EXTRACT:
***

While this isn't what I wanted to do, it provided the hint about preventing varnish from appending its own vcl_recv content to the buttom of my vcl_recv function definition. Specifically provide your own return (lookup) (though that's varnish <= 3) or return (hash) (varnish 4.x).

So now I have this at the top of the vcl_recv():

# ensure proper logging of x-forwarded-for IP addresses
std.collect(req.http.x-forwarded-for);
set req.http.x-forwarded-for = regsub ( req.http.x-forwarded-for, "^(([0-9]{1,3}\.){3}[0-9]{1,3})(.*)", "\1" );
if (req.http.x-forwarded-for) {
    std.log("ip:" + req.http.x-forwarded-for);
} else {
    std.log("ip:" + client.ip);
}

Then at the very end of the function I have of course as I mentioned a:

return (hash);

So it is now successfully logging just the client IP address as it should be with the addition of a varnishncsa option of:

-F "%%{VCL_Log:ip}x %%l %%u %%t \"%%r\" %%s %%b \"%%{Referer}i\" \"%%{User-agent}i\""

Hopefully someone else finds this information useful.

***

SOURCE DATA:

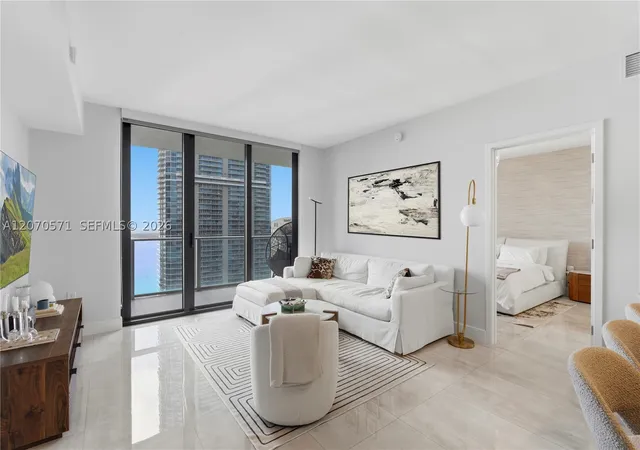 Photo 3 of Sale Pending at 1010 Brickell Ave #3903, Miami, FL 33131 | MLS# A12070571 | Listing updated on 2026-09-10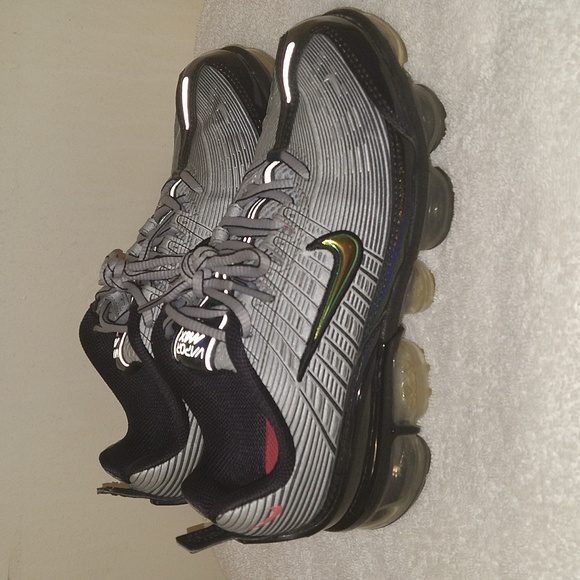 Nike Vapormax 360 Metallic Silver Running Sneakers - Picture 3 of 7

***

WHAT THIS TASK INVOLVES:
In the Varnish logging post above, please list every item in the varnishncsa -F format string that includes curly braces.

RESPONSE TO THE EXERCISE:
- %%{VCL_Log:ip}x
- %%{Referer}i
- %%{User-agent}i